7. The extension method of large model vulnerability detection data according to claim 4, characterized in that, When the target mutation operation is a parameter expansion mutation, the step of performing mutation processing on the code to be mutated based on the target mutation operation to obtain the mutated code includes: Identify the business meaning of input parameters in the original vulnerability detection code; The business execution logic is determined based on the data processing logic code; Based on the business meaning of the input parameters and the business execution logic, determine the business-related parameters of the input parameters; By summing the input parameters and the business-related parameters, new input parameters are generated; Based on the new input parameters, the preprocessed code in the code to be mutated is modified to generate the mutated code.
8. An extension device of large model vulnerability detection data, characterized in that, include: The module includes a code extraction module, a type identification module, a mutation operation filtering module, a mutation operation selection module, a mutation processing module, and a code integration module. The code extraction module is used to identify the data processing logic code in the original vulnerability detection code, and to identify the code other than the data processing logic code as code to be mutated. The type identification module is used to parse the original vulnerability detection code and determine the input data type and output data type. The mutation operation filtering module is used to filter out several applicable mutation operations from a preset mutation rule library based on the input data type and the output data type. The mutation operation selection module is used to randomly select a target mutation operation from a plurality of applicable mutation operations; The mutation processing module is used to perform mutation processing on the code to be mutated based on the target mutation operation to obtain the mutated code; The code integration module is used to integrate the mutated code and the data processing logic code to generate target vulnerability detection code for detecting large model vulnerability detection capabilities.

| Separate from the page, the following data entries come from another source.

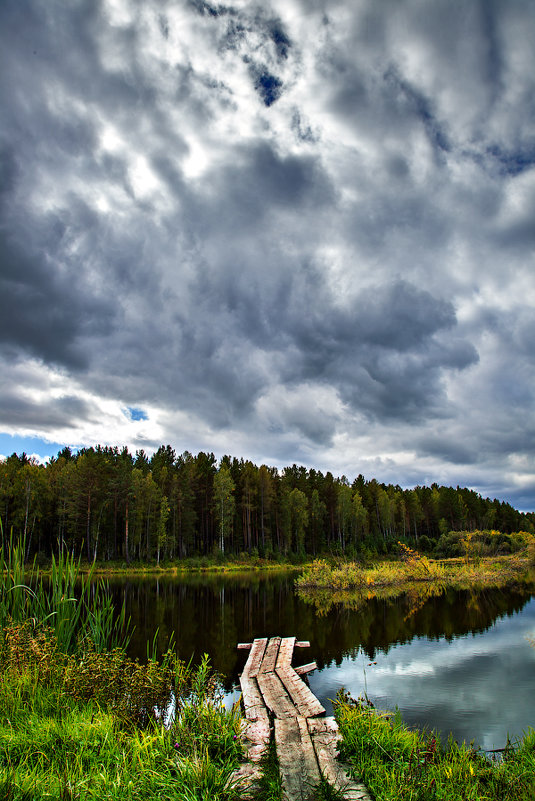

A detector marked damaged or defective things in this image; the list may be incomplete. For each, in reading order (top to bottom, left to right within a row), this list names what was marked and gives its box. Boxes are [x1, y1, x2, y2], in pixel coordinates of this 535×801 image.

broken plank [276, 636, 298, 668]
broken plank [258, 668, 300, 720]
broken plank [276, 664, 326, 720]
broken plank [276, 716, 322, 796]
broken plank [310, 716, 372, 800]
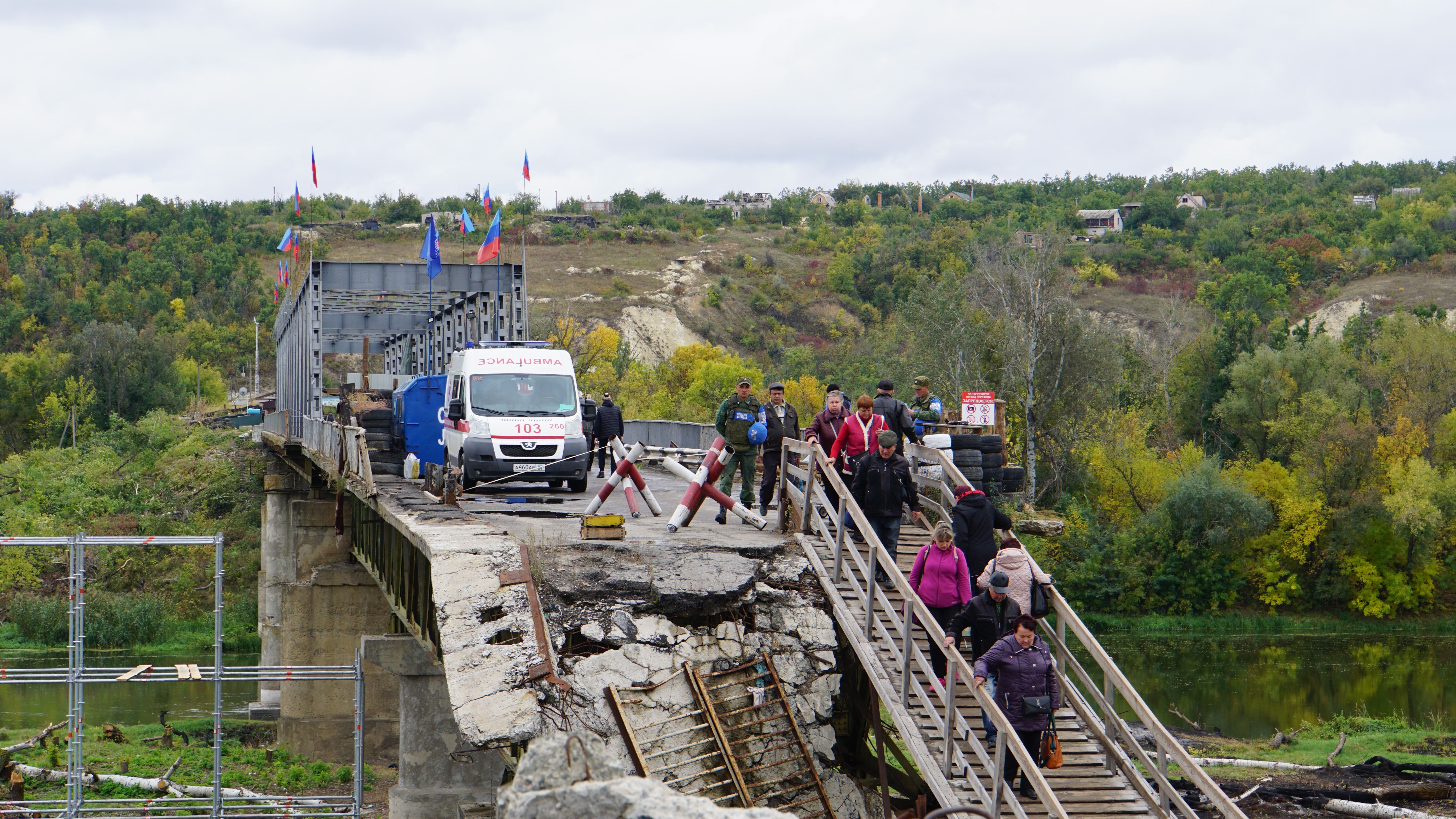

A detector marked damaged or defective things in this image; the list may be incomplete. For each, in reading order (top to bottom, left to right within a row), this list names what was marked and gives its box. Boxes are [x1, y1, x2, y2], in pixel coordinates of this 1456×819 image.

damaged concrete bridge [256, 413, 1246, 819]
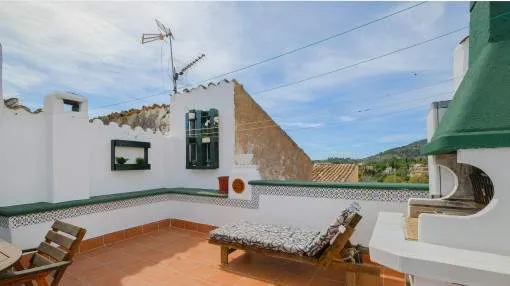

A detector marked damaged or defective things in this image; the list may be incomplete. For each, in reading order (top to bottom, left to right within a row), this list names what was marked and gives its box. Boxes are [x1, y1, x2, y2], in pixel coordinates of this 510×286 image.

peeling plaster wall [234, 82, 312, 179]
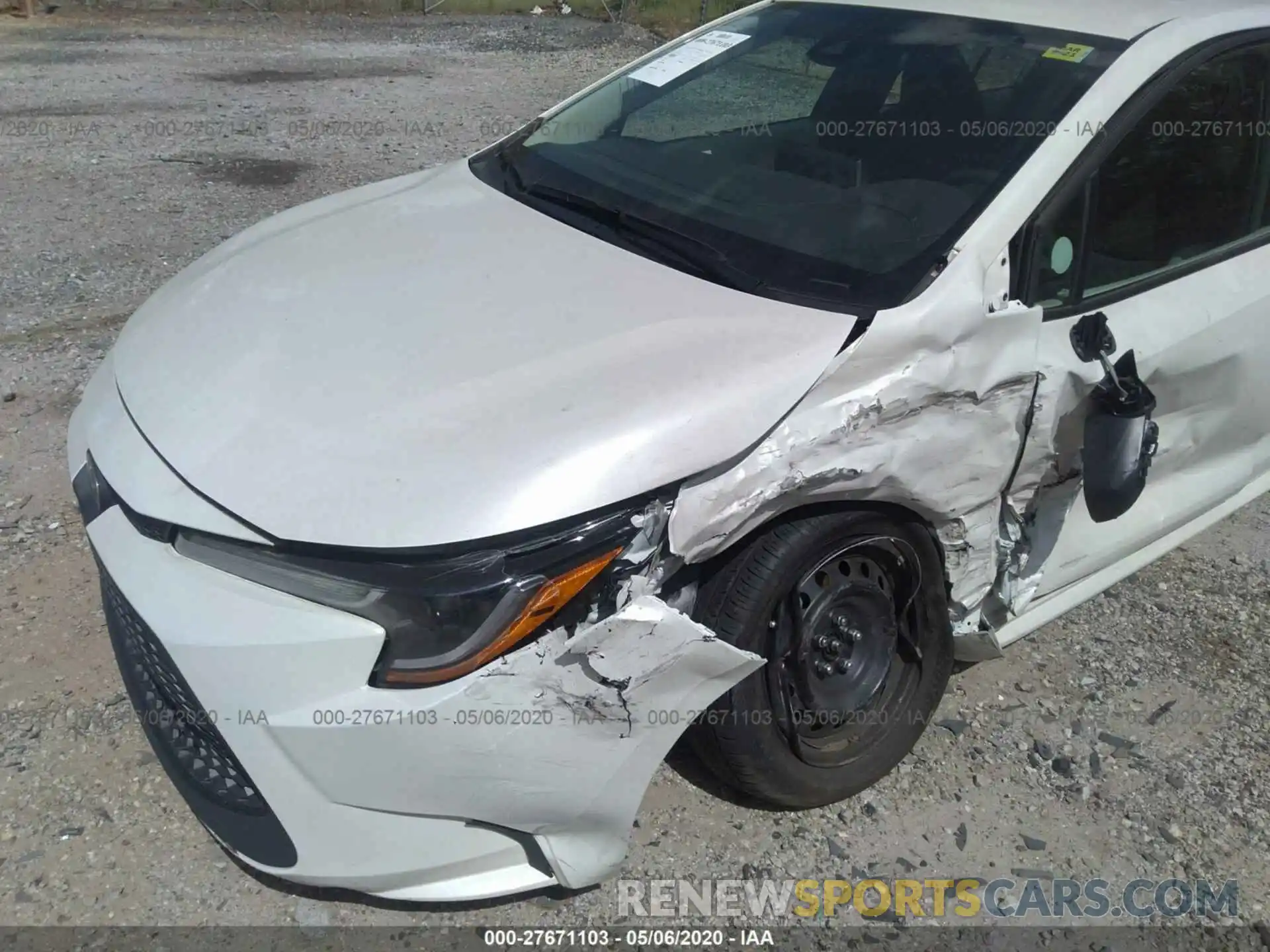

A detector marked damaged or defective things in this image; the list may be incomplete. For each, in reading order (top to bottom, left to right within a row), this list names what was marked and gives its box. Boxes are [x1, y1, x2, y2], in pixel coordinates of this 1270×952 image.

bent bumper [82, 497, 762, 899]
damaged headlight [180, 502, 675, 688]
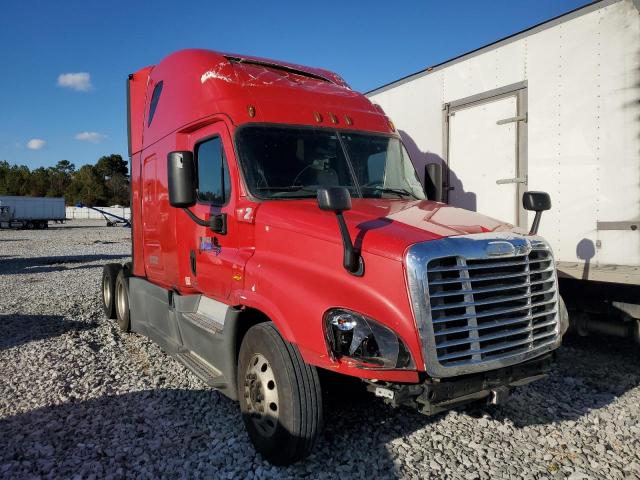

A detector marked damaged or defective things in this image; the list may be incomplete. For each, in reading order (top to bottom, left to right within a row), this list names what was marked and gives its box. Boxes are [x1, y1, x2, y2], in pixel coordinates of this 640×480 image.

damaged front bumper [364, 350, 556, 414]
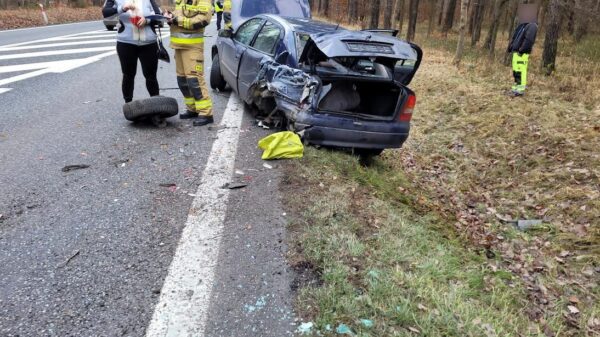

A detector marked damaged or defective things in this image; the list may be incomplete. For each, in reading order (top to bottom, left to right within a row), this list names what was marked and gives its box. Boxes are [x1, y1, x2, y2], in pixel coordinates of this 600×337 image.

detached tire [212, 52, 229, 90]
heavily damaged car [211, 14, 422, 154]
detached tire [122, 95, 177, 121]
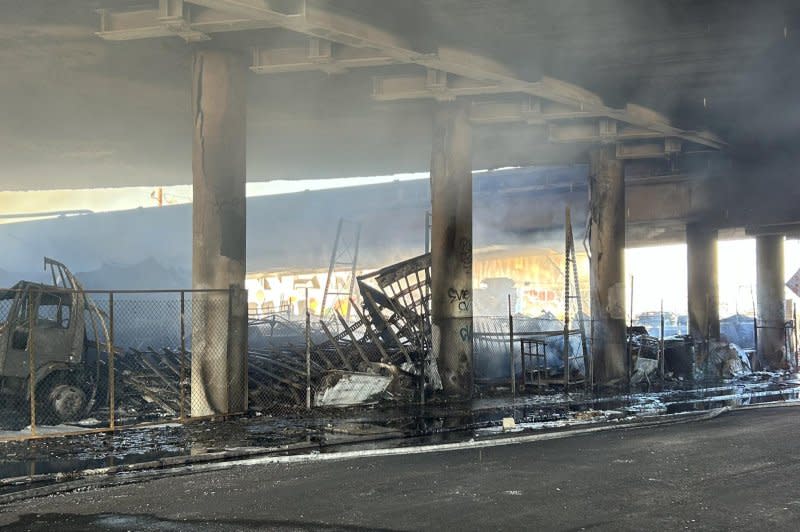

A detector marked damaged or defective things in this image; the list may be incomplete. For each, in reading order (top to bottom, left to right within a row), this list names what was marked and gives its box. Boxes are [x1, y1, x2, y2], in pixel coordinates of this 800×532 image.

burned truck [0, 258, 106, 424]
charred tire [36, 374, 90, 424]
charred concrete column [191, 48, 247, 416]
charred concrete column [432, 101, 476, 400]
charred concrete column [584, 145, 628, 386]
charred concrete column [684, 220, 720, 350]
charred concrete column [756, 235, 788, 368]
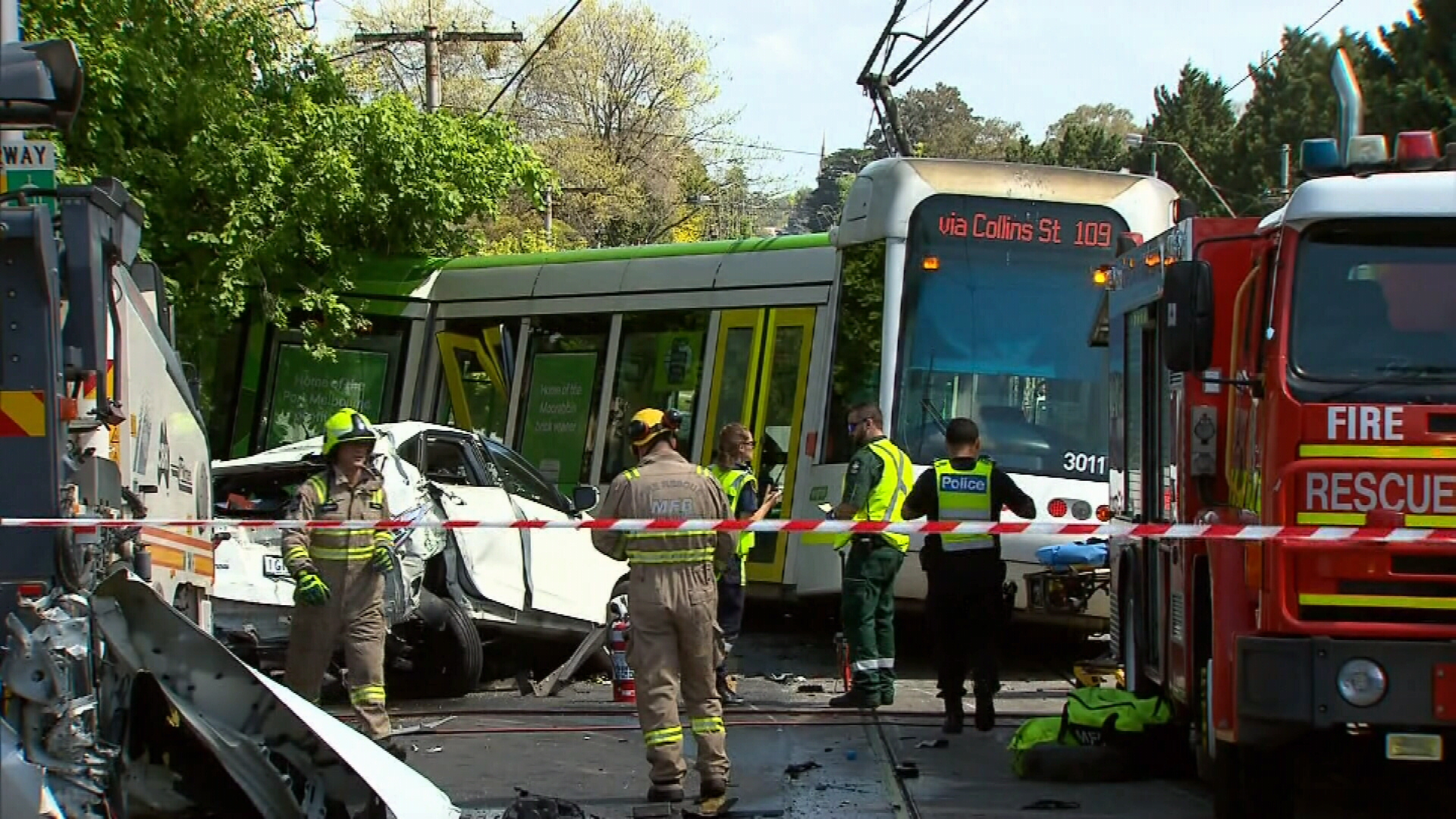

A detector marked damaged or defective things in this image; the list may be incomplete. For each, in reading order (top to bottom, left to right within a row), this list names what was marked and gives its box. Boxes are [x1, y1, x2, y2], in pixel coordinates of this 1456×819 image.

crushed white car [211, 419, 632, 693]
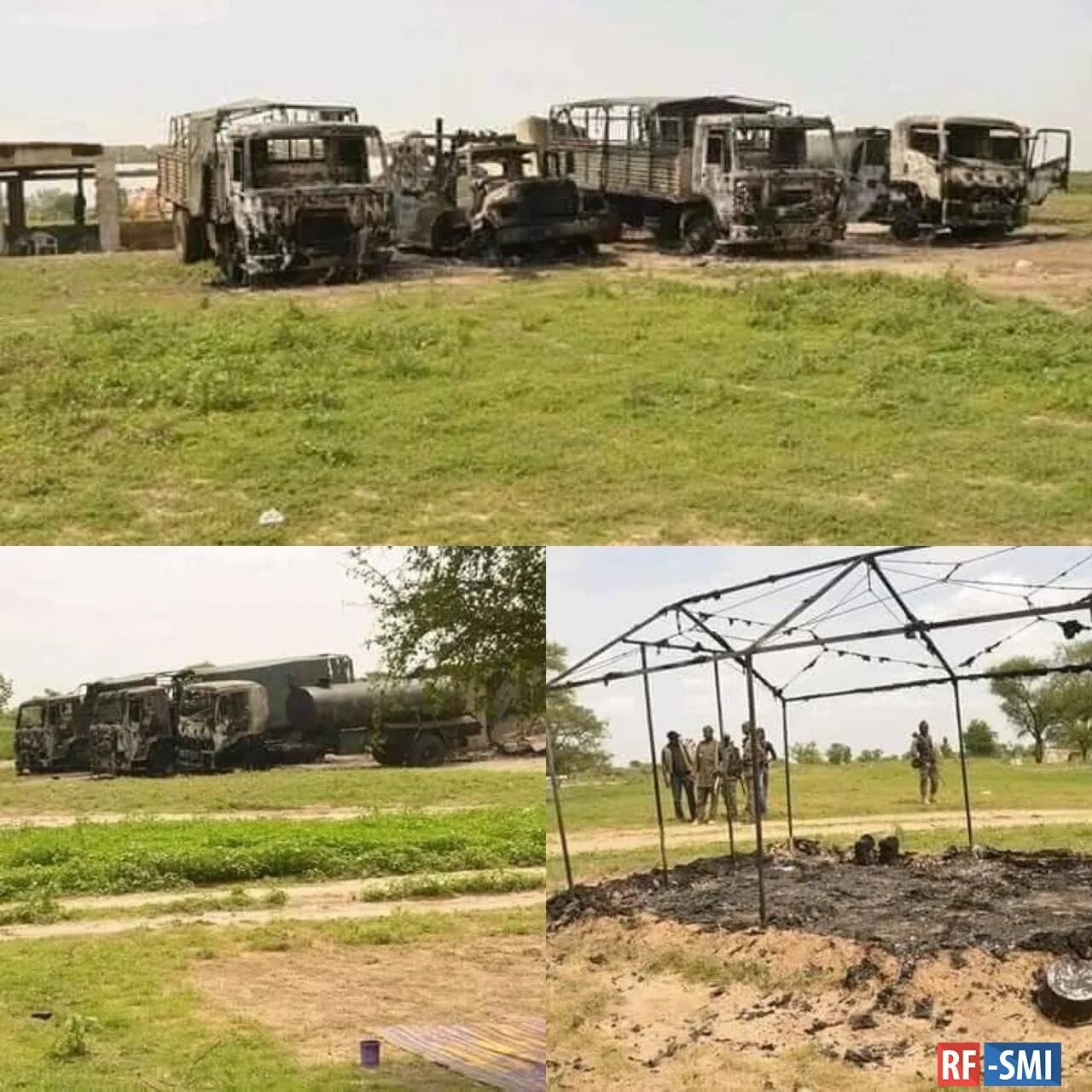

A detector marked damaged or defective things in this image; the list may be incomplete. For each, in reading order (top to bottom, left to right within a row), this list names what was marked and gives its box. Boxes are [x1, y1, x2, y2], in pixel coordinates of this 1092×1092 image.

burnt tire [171, 212, 204, 265]
destroyed military truck [154, 100, 392, 283]
burned truck [154, 100, 392, 283]
charred truck cab [154, 100, 392, 283]
wrecked truck frame [154, 100, 392, 283]
destroyed military truck [386, 119, 598, 262]
burned truck [388, 123, 598, 260]
charred truck cab [388, 123, 598, 260]
wrecked truck frame [388, 124, 598, 262]
destroyed military truck [543, 96, 843, 251]
burned truck [543, 96, 843, 252]
charred truck cab [546, 96, 843, 253]
burnt tire [681, 206, 716, 253]
destroyed military truck [812, 116, 1074, 240]
burned truck [816, 116, 1070, 240]
charred truck cab [821, 116, 1070, 240]
destroyed military truck [15, 668, 160, 773]
charred truck cab [89, 681, 176, 777]
charred truck cab [174, 677, 270, 773]
destroyed military truck [283, 672, 535, 769]
burnt tire [408, 734, 445, 769]
burnt debris pile [546, 843, 1092, 956]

9. A terminal device, characterized in that, The system includes a processor, a memory, and a computer program stored in the memory and configured to be executed by the processor, wherein, when the processor executes the computer program, it implements the method for expanding large model vulnerability detection data as described in any one of claims 1-7.
10. A computer-readable storage medium, characterized in that, include: A stored computer program, wherein, when the computer program is executed, the device containing the computer-readable storage medium is controlled to perform the method for expanding large model vulnerability detection data as described in any one of claims 1-7.